April 2, 2011
BRASILIA (AFP) - Federal prosecutors in Brazil said Friday they have filed suit against the state-run Banco do Brasil for approving loans to companies that illegally deforested the Amazon jungle and used slave-like labor practices.
Prosecutors in the Amazon jungle state of Para filed the suit against both the bank and the Banco da Amazonia for providing public funds to large farms that broke environmental and labor law, the Public Ministry said in a statement.
Prosecutors said they uncovered 55 loans totalling nearly five million dollars that the Banco do Brasil, the country's main bank, approved for law-breaking farms.
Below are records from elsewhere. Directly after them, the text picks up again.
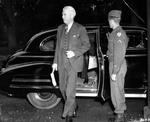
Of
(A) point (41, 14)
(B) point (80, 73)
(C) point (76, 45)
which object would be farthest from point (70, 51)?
(A) point (41, 14)

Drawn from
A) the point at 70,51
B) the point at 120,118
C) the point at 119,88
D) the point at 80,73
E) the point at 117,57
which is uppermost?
the point at 70,51

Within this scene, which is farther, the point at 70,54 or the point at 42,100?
the point at 42,100

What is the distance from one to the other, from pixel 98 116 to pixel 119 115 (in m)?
0.68

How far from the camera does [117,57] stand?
16.4ft

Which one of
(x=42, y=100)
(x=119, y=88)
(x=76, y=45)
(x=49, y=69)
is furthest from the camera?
(x=42, y=100)

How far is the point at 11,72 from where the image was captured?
6.33 metres

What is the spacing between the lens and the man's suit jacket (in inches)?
204

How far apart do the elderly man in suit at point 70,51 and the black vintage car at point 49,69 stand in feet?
1.71

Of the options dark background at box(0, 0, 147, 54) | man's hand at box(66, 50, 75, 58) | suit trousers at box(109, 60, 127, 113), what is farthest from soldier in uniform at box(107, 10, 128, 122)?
dark background at box(0, 0, 147, 54)

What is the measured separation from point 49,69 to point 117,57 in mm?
1685

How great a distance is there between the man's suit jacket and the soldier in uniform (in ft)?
1.41

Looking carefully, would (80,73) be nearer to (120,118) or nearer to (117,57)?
(117,57)

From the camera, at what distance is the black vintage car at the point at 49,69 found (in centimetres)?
602

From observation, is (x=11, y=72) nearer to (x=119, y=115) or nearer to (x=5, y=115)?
(x=5, y=115)
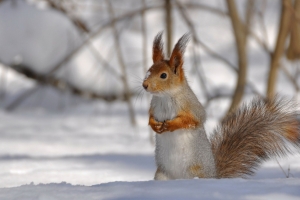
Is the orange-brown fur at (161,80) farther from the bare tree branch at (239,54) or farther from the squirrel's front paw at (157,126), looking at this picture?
the bare tree branch at (239,54)

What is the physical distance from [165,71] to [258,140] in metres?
0.60

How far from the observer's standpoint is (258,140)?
286 centimetres

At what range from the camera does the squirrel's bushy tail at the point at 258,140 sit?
2.82m

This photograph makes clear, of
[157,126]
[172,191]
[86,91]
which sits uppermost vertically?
[86,91]

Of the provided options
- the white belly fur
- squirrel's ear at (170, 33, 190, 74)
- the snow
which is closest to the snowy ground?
the snow

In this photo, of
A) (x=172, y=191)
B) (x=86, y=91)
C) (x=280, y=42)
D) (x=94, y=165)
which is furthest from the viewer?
(x=86, y=91)

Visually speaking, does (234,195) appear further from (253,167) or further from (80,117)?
(80,117)

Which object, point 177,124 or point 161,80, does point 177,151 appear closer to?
point 177,124

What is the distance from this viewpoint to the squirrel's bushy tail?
282 centimetres

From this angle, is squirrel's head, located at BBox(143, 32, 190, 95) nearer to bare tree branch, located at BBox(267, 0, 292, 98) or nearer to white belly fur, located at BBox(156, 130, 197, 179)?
white belly fur, located at BBox(156, 130, 197, 179)

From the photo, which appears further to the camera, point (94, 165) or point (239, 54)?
point (239, 54)

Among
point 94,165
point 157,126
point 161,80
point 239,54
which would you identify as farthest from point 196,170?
point 239,54

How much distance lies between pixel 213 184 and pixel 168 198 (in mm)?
207

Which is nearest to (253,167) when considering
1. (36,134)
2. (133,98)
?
(36,134)
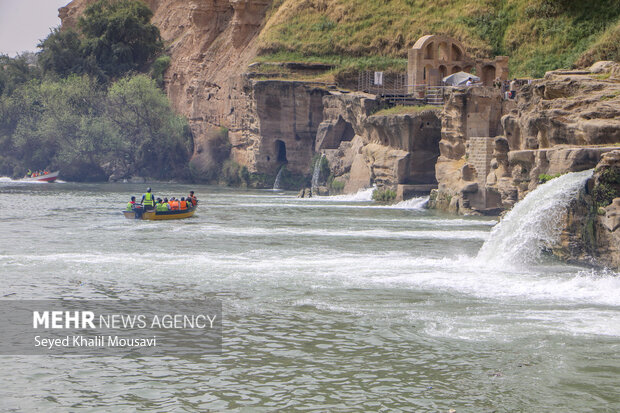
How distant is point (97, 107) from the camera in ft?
275

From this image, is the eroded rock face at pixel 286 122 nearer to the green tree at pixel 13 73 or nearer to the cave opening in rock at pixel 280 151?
the cave opening in rock at pixel 280 151

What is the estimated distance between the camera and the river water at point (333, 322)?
41.4ft

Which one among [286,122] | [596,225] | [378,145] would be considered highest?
[286,122]

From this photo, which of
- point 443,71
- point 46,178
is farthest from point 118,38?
point 443,71

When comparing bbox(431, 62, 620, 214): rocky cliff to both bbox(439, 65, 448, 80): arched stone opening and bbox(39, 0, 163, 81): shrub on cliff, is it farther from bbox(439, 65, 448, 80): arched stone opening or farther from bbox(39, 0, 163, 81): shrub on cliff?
bbox(39, 0, 163, 81): shrub on cliff

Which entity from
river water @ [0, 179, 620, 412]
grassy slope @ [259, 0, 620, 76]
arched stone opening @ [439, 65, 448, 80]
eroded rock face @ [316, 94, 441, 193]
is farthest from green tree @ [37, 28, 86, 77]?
river water @ [0, 179, 620, 412]

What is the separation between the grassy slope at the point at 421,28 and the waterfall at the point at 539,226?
138 feet

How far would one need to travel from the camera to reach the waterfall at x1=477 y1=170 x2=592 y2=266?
24.7 metres

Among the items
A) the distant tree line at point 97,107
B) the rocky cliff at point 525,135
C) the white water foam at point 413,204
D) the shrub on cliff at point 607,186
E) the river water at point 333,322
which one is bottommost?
the river water at point 333,322

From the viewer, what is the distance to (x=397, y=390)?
42.3 ft

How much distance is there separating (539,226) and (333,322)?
33.7ft

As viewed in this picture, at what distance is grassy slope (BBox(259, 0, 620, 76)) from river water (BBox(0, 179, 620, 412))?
3840 cm

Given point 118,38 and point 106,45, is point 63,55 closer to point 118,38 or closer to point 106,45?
point 106,45

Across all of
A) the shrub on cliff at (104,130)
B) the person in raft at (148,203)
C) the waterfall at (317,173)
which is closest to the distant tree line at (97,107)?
the shrub on cliff at (104,130)
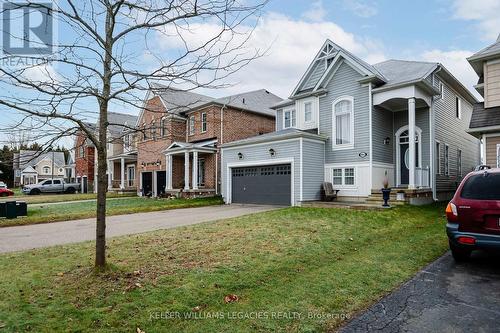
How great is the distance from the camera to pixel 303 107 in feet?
62.9


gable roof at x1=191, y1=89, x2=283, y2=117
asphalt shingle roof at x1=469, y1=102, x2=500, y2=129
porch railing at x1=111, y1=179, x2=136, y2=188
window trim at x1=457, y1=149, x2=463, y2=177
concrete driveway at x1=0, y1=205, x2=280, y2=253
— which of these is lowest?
concrete driveway at x1=0, y1=205, x2=280, y2=253

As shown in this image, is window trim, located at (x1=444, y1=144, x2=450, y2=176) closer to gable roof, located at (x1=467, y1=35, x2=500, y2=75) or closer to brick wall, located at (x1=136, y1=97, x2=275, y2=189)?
gable roof, located at (x1=467, y1=35, x2=500, y2=75)

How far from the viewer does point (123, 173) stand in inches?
1258

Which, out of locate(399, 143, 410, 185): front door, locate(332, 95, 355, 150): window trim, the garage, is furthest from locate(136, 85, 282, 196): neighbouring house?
locate(399, 143, 410, 185): front door

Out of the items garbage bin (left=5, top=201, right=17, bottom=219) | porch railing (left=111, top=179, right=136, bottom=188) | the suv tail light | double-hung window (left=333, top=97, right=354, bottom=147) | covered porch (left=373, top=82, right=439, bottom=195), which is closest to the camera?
the suv tail light

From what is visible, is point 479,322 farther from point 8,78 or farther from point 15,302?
point 8,78

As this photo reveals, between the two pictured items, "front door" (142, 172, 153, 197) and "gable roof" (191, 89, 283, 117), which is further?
"front door" (142, 172, 153, 197)

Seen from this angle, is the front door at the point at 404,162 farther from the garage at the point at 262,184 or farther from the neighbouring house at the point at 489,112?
the garage at the point at 262,184

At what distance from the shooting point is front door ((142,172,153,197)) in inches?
1129

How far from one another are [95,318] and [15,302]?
49.4 inches

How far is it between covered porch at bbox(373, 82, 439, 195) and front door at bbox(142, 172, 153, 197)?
19760 mm

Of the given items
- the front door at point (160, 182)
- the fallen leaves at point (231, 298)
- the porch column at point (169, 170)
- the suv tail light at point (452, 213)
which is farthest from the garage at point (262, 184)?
the fallen leaves at point (231, 298)

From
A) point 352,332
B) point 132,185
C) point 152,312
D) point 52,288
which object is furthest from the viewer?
point 132,185

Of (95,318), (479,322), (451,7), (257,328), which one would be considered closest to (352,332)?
(257,328)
They also uncovered some 37 loans worth 11 million dollars to farms with similar problems from the Banco da Amazonia.
"The discovery of this irregular financing shows that this is a generalized problem," read the statement.
The information backs up studies showing a direct relationship between public loans and the growth in Amazon deforestation, the statement read.
Brazil's judicial branch must now decide if it will accept the cases.
In Brazil, the Public Ministry is an autonomous agency of prosecutors who work independently from the executive, the legislative and the judiciary branches of government.
A 2008 law prohibits extending public credit to companies that violate environmental law.
Since the law was passed, Brazil has significantly reduced the pace of Amazon jungle deforestation, which had reached alarming levels with the growth of agro-industry, mining, cattle ranching and illegal logging.
The Banco do Brasil denied the accusations in a statement, insisting that it complies with Brazilian law. However, it said it would look at the charges on a "case by case basis."
The Banco da Amazonia said it could not comment because it had not yet seen the legal case.
Prosecutors also accused the government-run Institute of Agrarian Reform for "inefficiency" in failing to maintain accurate figures on rural Amazonian property.